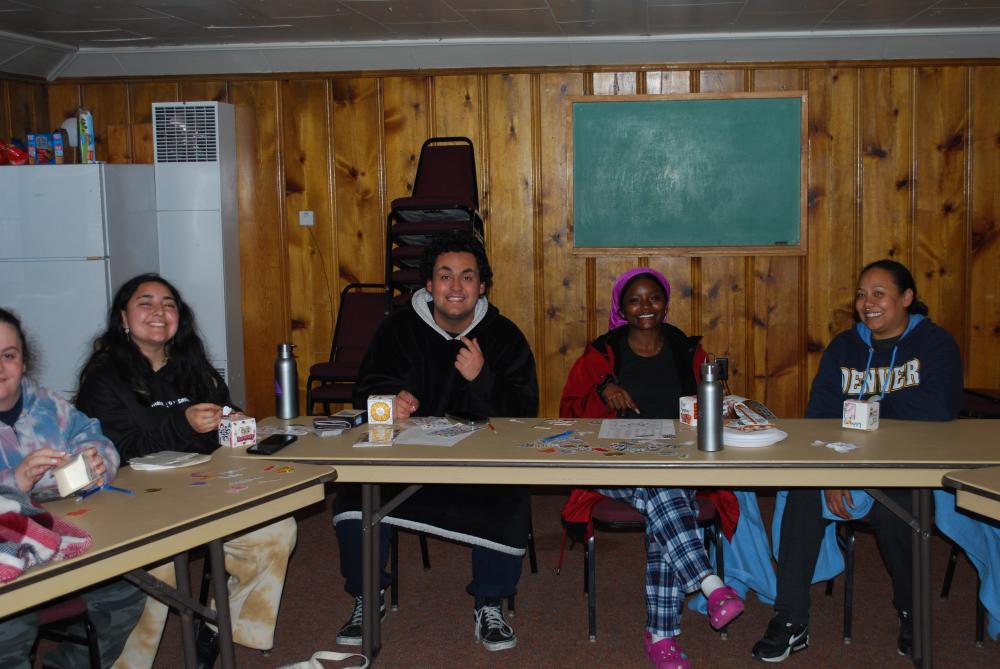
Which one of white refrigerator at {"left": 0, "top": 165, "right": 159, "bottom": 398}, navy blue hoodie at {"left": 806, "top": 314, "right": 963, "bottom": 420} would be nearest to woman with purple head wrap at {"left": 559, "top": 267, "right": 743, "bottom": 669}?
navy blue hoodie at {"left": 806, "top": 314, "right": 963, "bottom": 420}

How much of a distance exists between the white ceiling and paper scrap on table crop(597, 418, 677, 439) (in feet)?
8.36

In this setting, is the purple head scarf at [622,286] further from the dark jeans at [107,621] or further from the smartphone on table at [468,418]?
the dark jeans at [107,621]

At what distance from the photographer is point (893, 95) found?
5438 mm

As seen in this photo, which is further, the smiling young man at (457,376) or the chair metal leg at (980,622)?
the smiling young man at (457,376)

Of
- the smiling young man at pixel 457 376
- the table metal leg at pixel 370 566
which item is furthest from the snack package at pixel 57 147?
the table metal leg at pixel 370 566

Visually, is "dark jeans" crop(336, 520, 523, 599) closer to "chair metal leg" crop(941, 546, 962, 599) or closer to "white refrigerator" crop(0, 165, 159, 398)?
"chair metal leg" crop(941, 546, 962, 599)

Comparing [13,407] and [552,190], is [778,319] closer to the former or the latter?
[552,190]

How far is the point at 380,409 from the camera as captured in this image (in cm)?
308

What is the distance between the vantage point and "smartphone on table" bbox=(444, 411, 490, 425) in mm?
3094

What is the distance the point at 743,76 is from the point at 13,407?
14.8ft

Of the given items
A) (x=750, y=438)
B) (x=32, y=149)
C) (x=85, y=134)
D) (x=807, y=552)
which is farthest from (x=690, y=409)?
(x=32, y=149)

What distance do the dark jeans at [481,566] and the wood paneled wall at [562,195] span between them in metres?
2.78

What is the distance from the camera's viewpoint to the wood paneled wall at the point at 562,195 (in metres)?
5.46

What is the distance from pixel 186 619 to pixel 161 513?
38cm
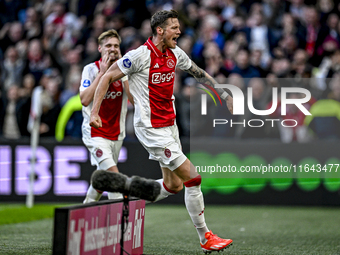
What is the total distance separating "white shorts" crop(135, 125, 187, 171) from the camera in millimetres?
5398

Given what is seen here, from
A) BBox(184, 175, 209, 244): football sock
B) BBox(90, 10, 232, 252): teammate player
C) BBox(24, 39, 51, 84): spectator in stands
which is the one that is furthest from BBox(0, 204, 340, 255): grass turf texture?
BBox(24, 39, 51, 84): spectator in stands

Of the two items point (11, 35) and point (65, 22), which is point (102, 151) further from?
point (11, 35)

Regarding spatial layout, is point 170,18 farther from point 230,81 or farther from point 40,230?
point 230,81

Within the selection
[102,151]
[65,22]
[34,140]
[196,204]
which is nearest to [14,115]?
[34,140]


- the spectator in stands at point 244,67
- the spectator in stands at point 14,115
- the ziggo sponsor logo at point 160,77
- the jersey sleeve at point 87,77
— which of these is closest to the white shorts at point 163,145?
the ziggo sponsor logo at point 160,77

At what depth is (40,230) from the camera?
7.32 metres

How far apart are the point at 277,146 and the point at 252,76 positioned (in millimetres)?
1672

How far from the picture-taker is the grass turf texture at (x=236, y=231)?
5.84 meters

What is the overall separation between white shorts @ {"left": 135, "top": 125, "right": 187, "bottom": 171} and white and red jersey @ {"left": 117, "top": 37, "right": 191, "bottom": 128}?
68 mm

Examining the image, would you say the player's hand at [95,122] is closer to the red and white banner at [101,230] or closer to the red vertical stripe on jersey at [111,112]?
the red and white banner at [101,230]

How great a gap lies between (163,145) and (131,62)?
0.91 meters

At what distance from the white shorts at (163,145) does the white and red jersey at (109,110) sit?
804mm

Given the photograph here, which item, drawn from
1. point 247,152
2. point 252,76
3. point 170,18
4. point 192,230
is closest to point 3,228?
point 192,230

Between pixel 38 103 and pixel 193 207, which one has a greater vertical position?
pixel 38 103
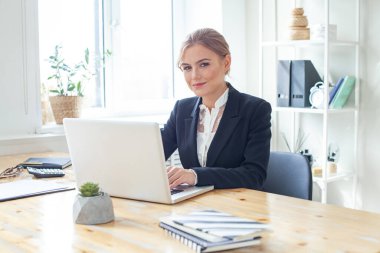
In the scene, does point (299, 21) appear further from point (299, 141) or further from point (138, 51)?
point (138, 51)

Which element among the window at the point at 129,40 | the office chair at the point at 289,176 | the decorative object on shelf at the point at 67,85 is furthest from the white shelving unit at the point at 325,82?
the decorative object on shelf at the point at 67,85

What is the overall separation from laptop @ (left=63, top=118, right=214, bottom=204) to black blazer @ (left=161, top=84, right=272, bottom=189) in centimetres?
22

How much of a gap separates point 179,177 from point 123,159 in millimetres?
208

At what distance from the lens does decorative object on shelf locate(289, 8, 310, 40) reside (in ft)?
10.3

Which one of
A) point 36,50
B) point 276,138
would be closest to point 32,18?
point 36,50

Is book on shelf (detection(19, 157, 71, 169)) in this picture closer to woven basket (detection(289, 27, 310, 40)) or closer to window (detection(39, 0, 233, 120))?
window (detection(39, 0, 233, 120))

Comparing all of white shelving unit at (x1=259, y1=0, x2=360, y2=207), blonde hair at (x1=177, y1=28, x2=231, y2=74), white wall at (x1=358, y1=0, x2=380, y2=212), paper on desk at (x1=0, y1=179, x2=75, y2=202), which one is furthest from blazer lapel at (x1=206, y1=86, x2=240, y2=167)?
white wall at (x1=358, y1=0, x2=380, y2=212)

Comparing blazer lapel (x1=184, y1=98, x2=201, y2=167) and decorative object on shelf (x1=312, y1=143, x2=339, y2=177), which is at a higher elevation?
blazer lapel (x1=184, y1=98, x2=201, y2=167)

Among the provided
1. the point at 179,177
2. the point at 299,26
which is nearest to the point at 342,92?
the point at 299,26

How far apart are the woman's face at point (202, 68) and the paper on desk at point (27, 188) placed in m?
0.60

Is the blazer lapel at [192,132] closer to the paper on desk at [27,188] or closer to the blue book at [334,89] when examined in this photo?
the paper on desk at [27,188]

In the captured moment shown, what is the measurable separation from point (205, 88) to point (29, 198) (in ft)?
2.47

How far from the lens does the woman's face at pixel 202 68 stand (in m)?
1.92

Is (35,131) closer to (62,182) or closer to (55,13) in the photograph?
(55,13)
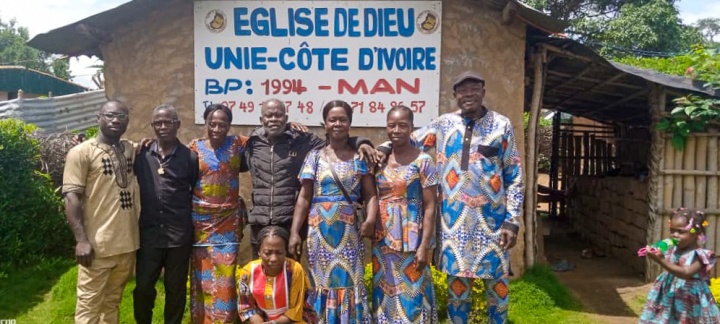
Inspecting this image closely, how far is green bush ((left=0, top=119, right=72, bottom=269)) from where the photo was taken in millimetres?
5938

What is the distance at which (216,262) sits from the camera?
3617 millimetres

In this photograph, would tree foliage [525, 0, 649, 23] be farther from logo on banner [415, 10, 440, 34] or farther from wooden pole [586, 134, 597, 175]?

■ ■ ■

Written request: The records shown above are to be repeated exactly, with the pictures left out.

Complete response:
Which one of white refrigerator at {"left": 0, "top": 165, "right": 159, "bottom": 398}, navy blue hoodie at {"left": 806, "top": 314, "right": 963, "bottom": 420} would be nearest to woman with purple head wrap at {"left": 559, "top": 267, "right": 743, "bottom": 669}?
navy blue hoodie at {"left": 806, "top": 314, "right": 963, "bottom": 420}

How much of a distance exists between the white ceiling and paper scrap on table crop(597, 418, 677, 439) (in feet)?
8.36

In this setting, is the purple head scarf at [622,286] further from the dark jeans at [107,621] or further from the smartphone on table at [468,418]?
the dark jeans at [107,621]

At what distance from the photographer is point (893, 95) found?
5438 mm

As seen in this photo, which is further, the smiling young man at (457,376) or the chair metal leg at (980,622)?
the smiling young man at (457,376)

Of
- the smiling young man at pixel 457 376
- the table metal leg at pixel 370 566
which item is furthest from the snack package at pixel 57 147?
the table metal leg at pixel 370 566

Visually, is "dark jeans" crop(336, 520, 523, 599) closer to "chair metal leg" crop(941, 546, 962, 599) or closer to "white refrigerator" crop(0, 165, 159, 398)?
"chair metal leg" crop(941, 546, 962, 599)

Comparing [13,407] and [552,190], is [778,319] closer to the former or the latter?
[552,190]

How far is the point at 380,409 from the camera as captured in this image (in cm)?
308

What is the distance between the vantage point and "smartphone on table" bbox=(444, 411, 490, 425) in mm?
3094

What is the distance the point at 743,76 is from the point at 13,407?
14.8ft

Of the given items
A) (x=750, y=438)
B) (x=32, y=149)
C) (x=85, y=134)
D) (x=807, y=552)
which is farthest from (x=690, y=409)?
(x=32, y=149)

What distance do the dark jeans at [481,566] and the wood paneled wall at [562,195] span between them in metres?
2.78

What is the distance from the camera's viewpoint to the wood paneled wall at the point at 562,195 (in metres)?
5.46

What is the distance from pixel 186 619 to pixel 161 513?
38cm
What is the total distance separating "white shorts" crop(135, 125, 187, 171) from the camera in millimetres?
5398

Given what is seen here, from
A) BBox(184, 175, 209, 244): football sock
B) BBox(90, 10, 232, 252): teammate player
C) BBox(24, 39, 51, 84): spectator in stands
which is the one that is furthest from BBox(0, 204, 340, 255): grass turf texture?
BBox(24, 39, 51, 84): spectator in stands

Of the two items point (11, 35) and point (65, 22), which is point (102, 151) further from?
point (11, 35)

Regarding spatial layout, is point 170,18 farther from point 230,81 or farther from point 40,230?
point 230,81

Within the selection
[102,151]
[65,22]
[34,140]
[196,204]
which is nearest to [14,115]?
[34,140]


- the spectator in stands at point 244,67
- the spectator in stands at point 14,115
- the ziggo sponsor logo at point 160,77
- the jersey sleeve at point 87,77
— which of these is closest to the white shorts at point 163,145?
the ziggo sponsor logo at point 160,77

At what depth is (40,230) from the camera?
7.32 metres

How far apart are the point at 277,146 and the point at 252,76 positioned (in millimetres)?
1672

How far from the picture-taker is the grass turf texture at (x=236, y=231)?
5.84 meters

What is the overall separation between white shorts @ {"left": 135, "top": 125, "right": 187, "bottom": 171} and white and red jersey @ {"left": 117, "top": 37, "right": 191, "bottom": 128}?
68 mm

Examining the image, would you say the player's hand at [95,122] is closer to the red and white banner at [101,230] or closer to the red vertical stripe on jersey at [111,112]?
the red and white banner at [101,230]

How great a gap lies between (163,145) and (131,62)?
0.91 meters

At what distance from the white shorts at (163,145) does the white and red jersey at (109,110) sit?
804mm

Given the photograph here, which item, drawn from
1. point 247,152
2. point 252,76
3. point 170,18
4. point 192,230
is closest to point 3,228?
point 192,230

Between pixel 38 103 and pixel 193 207, which one has a greater vertical position?
pixel 38 103
In the scene, does point (299, 21) appear further from point (299, 141) or further from point (138, 51)?
point (138, 51)

Which element among the window at the point at 129,40 | the office chair at the point at 289,176 | the decorative object on shelf at the point at 67,85 is furthest from the white shelving unit at the point at 325,82?
the decorative object on shelf at the point at 67,85

What is the overall separation from laptop @ (left=63, top=118, right=214, bottom=204) to black blazer @ (left=161, top=84, right=272, bottom=189) in centimetres?
22

How much of a gap separates point 179,177 from point 123,159 in millimetres?
208

At what distance from the lens does decorative object on shelf locate(289, 8, 310, 40) reside (in ft)?
10.3

Which one of
A) point 36,50
B) point 276,138
would be closest to point 32,18?
point 36,50

Is book on shelf (detection(19, 157, 71, 169)) in this picture closer to woven basket (detection(289, 27, 310, 40)) or closer to window (detection(39, 0, 233, 120))?
window (detection(39, 0, 233, 120))

Comparing all of white shelving unit at (x1=259, y1=0, x2=360, y2=207), blonde hair at (x1=177, y1=28, x2=231, y2=74), white wall at (x1=358, y1=0, x2=380, y2=212), paper on desk at (x1=0, y1=179, x2=75, y2=202), which one is furthest from blazer lapel at (x1=206, y1=86, x2=240, y2=167)?
white wall at (x1=358, y1=0, x2=380, y2=212)

Comparing blazer lapel (x1=184, y1=98, x2=201, y2=167) and decorative object on shelf (x1=312, y1=143, x2=339, y2=177), which is at a higher elevation?
blazer lapel (x1=184, y1=98, x2=201, y2=167)

Among the provided
1. the point at 179,177
2. the point at 299,26
which is nearest to the point at 342,92?
the point at 299,26

How far apart are the woman's face at point (202, 68) and the paper on desk at point (27, 188) placed in m?
0.60

Is the blazer lapel at [192,132] closer to the paper on desk at [27,188] or closer to the blue book at [334,89] when examined in this photo?
the paper on desk at [27,188]

In the captured moment shown, what is the measurable separation from point (205, 88) to point (29, 198) (in ft)?
2.47

How far from the lens does the woman's face at pixel 202 68 stand (in m)?
1.92

Is (35,131) closer to (62,182) or closer to (55,13) in the photograph?
(55,13)
Inspecting this image closely, how far is green bush ((left=0, top=119, right=72, bottom=269)) from where the photo was taken in millimetres?
5938

What is the distance at which (216,262) sits from the camera?
3617 millimetres

In this photograph, would tree foliage [525, 0, 649, 23] be farther from logo on banner [415, 10, 440, 34] or farther from wooden pole [586, 134, 597, 175]?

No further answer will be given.